Scientists Identify Genes Capable of Regulating Stem Cell Function
News Sep 22, 2008
Scientists from The Forsyth Institute, Boston, MA, and the Howard Hughes Medical Institute at the University of Utah School of Medicine have developed a new system in which to study known mammalian adult stem cell disorders.
This research, conducted with the flatworm planaria, highlights the genetic similarity between these invertebrates and mammals in the mechanisms by which stem cell regulatory pathways are used during adult tissue maintenance and regeneration. It is expected that this work may help scientists pursue pharmacological, genetic, and physiological approaches to develop potential therapeutic targets that could repair or prevent abnormal stem cell growth which can lead to cancer.

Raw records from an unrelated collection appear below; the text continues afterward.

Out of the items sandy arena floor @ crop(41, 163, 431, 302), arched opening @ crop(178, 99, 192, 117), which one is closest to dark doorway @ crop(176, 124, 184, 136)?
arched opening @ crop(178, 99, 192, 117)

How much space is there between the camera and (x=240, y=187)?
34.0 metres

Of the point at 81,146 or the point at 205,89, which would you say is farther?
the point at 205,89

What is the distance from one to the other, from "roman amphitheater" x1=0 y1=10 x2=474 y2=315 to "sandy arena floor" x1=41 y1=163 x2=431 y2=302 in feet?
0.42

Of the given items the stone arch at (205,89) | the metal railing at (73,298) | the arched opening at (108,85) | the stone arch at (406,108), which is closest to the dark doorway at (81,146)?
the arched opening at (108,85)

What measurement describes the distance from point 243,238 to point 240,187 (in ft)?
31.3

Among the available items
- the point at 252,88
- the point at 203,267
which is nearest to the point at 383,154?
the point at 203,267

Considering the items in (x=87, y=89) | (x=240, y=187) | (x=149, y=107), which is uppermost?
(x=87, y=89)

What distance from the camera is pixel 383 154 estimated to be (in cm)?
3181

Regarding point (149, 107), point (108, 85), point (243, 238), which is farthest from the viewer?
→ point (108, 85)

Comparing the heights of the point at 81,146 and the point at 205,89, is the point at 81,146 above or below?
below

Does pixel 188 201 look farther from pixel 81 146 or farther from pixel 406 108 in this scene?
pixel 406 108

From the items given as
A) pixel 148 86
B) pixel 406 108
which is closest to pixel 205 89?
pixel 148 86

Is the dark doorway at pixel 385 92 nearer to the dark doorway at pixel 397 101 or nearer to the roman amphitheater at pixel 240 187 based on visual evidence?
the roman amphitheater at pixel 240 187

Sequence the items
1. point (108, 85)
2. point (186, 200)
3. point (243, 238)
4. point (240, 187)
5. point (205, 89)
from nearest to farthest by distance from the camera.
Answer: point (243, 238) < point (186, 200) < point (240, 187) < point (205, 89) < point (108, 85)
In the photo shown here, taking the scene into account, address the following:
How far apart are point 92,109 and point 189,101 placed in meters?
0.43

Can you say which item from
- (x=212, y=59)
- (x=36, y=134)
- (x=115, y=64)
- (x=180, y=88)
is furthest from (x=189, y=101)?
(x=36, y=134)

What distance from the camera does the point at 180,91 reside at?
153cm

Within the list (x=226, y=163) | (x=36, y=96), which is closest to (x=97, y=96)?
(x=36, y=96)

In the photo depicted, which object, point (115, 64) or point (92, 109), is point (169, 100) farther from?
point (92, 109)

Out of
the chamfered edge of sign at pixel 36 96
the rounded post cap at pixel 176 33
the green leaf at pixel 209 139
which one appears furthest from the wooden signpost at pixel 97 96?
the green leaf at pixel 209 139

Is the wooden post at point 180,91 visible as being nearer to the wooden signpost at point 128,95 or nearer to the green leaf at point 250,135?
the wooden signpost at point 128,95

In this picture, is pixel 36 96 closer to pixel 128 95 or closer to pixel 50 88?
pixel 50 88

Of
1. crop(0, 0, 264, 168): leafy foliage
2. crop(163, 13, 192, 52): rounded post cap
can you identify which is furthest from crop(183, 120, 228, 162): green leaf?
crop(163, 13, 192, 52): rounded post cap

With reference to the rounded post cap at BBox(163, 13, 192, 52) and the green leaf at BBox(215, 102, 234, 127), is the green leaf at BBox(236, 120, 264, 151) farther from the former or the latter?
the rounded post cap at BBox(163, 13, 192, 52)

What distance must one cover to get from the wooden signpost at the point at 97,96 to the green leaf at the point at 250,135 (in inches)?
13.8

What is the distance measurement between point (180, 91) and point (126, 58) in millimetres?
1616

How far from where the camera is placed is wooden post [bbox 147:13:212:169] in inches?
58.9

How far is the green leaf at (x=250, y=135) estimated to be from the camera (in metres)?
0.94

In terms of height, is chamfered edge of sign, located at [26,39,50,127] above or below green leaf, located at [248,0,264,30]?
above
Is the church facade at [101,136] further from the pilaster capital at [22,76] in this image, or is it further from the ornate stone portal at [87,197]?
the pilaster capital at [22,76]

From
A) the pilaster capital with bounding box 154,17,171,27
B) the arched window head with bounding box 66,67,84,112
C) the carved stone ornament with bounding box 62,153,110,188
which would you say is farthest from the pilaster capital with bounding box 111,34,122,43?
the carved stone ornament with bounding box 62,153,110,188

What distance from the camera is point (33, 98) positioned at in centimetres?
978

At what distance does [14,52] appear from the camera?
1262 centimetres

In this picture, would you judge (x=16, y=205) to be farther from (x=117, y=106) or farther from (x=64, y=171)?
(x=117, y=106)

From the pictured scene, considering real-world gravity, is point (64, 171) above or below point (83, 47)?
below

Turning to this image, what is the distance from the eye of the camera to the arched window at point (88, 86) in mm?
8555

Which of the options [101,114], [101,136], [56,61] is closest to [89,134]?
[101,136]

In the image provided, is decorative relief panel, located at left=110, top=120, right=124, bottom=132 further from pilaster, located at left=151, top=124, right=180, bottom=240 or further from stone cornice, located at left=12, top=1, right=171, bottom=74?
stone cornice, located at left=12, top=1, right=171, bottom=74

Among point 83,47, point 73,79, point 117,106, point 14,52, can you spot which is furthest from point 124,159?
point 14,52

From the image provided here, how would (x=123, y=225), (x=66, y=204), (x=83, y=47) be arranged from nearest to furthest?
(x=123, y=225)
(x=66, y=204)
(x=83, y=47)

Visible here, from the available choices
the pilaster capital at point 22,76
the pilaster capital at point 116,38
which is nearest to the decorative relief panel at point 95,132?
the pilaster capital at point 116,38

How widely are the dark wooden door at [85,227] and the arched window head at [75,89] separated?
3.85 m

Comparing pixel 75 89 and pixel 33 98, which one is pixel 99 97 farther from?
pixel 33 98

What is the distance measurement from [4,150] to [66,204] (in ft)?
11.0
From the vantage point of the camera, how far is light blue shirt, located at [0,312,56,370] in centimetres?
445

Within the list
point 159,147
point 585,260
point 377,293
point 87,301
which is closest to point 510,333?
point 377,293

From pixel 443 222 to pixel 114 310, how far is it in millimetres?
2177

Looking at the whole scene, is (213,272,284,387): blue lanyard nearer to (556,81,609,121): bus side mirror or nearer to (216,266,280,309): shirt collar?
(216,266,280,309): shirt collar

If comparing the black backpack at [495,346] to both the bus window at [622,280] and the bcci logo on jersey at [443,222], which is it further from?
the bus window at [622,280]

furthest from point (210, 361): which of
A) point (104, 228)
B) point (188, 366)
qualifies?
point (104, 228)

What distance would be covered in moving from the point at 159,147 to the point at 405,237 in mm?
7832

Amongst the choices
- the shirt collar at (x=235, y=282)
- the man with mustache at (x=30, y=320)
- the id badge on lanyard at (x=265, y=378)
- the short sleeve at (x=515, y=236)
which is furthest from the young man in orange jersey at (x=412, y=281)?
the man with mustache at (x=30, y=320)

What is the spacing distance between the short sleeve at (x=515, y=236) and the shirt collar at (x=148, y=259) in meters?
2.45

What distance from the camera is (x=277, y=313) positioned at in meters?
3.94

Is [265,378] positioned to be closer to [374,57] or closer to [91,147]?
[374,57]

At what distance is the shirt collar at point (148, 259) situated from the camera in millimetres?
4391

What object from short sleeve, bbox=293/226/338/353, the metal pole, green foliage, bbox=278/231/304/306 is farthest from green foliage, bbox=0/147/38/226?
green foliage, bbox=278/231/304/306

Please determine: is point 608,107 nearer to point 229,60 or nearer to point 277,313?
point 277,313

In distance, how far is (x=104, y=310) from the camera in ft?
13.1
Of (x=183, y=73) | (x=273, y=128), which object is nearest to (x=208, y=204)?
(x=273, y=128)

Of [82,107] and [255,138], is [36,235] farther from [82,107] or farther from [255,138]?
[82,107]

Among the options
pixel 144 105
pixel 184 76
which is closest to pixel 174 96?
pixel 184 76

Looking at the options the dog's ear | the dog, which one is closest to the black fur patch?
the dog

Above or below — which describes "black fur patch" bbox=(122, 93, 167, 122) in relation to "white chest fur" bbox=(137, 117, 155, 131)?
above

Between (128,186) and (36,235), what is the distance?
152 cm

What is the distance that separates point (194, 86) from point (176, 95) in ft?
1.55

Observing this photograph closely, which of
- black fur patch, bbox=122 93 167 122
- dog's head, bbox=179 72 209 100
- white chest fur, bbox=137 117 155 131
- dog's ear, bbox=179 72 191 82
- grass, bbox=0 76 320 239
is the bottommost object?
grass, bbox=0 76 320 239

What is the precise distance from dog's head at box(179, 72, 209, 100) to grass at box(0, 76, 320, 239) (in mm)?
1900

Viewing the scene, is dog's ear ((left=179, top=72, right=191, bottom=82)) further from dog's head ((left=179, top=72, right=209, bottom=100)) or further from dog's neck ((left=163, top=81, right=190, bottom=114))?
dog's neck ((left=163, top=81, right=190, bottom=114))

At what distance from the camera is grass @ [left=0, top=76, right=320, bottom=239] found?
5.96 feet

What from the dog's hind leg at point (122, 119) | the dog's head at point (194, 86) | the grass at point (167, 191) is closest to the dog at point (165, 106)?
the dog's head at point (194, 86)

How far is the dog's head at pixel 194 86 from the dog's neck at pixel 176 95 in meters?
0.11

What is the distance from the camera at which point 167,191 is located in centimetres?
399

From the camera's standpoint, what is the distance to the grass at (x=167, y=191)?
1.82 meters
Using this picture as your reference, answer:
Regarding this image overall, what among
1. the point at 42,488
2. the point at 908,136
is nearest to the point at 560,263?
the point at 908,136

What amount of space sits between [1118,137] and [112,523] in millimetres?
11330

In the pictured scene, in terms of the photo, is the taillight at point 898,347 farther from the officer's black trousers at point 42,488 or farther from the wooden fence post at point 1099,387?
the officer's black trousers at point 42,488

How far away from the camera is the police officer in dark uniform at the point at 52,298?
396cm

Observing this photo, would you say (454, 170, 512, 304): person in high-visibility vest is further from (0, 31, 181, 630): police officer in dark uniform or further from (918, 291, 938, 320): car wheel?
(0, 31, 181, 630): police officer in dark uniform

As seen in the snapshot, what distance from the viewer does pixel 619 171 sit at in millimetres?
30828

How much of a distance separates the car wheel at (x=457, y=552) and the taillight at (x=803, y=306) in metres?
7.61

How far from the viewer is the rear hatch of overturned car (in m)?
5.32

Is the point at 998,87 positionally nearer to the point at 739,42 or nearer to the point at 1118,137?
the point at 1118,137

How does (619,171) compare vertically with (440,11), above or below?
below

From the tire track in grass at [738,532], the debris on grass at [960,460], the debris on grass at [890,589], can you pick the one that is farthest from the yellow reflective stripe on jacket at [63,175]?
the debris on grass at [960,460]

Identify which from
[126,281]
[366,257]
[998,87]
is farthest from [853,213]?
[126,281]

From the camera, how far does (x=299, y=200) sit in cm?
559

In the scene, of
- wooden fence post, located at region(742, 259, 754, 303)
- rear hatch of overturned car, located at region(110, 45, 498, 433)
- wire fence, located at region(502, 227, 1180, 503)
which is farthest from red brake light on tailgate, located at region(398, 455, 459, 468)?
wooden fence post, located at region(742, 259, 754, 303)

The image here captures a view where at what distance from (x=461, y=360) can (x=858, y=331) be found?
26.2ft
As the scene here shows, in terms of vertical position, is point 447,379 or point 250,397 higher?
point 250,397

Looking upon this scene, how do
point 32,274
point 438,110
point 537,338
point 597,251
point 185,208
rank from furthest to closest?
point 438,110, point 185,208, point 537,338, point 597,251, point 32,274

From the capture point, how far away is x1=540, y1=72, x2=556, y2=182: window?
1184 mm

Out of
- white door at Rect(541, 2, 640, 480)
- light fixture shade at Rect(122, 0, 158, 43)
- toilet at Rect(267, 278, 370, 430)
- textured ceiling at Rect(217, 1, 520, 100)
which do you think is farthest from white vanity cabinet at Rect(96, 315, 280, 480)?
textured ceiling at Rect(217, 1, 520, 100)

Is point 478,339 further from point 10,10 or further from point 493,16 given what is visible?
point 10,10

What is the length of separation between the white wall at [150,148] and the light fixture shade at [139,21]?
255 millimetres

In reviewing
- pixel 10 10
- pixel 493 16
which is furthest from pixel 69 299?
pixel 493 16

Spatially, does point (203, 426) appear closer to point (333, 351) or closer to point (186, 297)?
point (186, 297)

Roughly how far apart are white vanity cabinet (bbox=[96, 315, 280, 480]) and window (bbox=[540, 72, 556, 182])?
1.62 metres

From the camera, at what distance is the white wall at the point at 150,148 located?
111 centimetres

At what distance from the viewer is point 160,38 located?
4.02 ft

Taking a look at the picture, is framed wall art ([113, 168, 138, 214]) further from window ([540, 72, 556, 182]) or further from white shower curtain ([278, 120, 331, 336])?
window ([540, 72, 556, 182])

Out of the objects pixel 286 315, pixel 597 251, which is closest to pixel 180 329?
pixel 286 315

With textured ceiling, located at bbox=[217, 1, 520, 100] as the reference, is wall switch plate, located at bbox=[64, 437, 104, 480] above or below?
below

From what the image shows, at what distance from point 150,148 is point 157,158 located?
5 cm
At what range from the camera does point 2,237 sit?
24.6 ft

In recent years, planarians have been recognized as a powerful model system in which to molecularly dissect conserved stem cell regulatory mechanisms in vivo. This research reveals that planaria are also a great model in which to study the molecular relationship between stem cells and cancer.
The gene characterized in this study (PTEN) is one of the most commonly mutated genes in human cancers. As in human beings, genetic disturbance of the gene in planarians led to mis-regulation of cell proliferation resulting in cancer-like characteristics. These results indicate that some of the pattern control mechanisms that enable regeneration of complex structures may go awry in cancer.
Abnormal stem cell proliferation in planarians is induced by genetic manipulation of conserved cellular signaling pathways. These abnormal cells can be specifically targeted without disturbing normal stem cell functions that support adult tissue homeostasis and regeneration.
Importantly, this type of analysis could not be achieved in more traditional adult invertebrate model systems such as the fruit fly Drosophila and the nematode C. elegans. This research will be published in the journal Disease Models & Mechanisms available online on August 30.
According to the paper’s lead author, Dr. Nestor J. Oviedo, an Assistant Research Investigator in the Forsyth Center for Regenerative and Developmental Biology, this work provides new opportunities to expand knowledge of this regulatory molecule and the role it plays in cancer and tissue regeneration.
“Our findings demonstrate that important signaling pathways regulating adult stem cell proliferation, migration and differentiation are evolutionarily and functionally conserved between planarians and mammals. Planarians are poised to not only advance the understanding of how diverse adult tissues are functionally maintained in vivo, but also will enhance our capabilities to identify, prevent, and remediate abnormal stem cell proliferation.”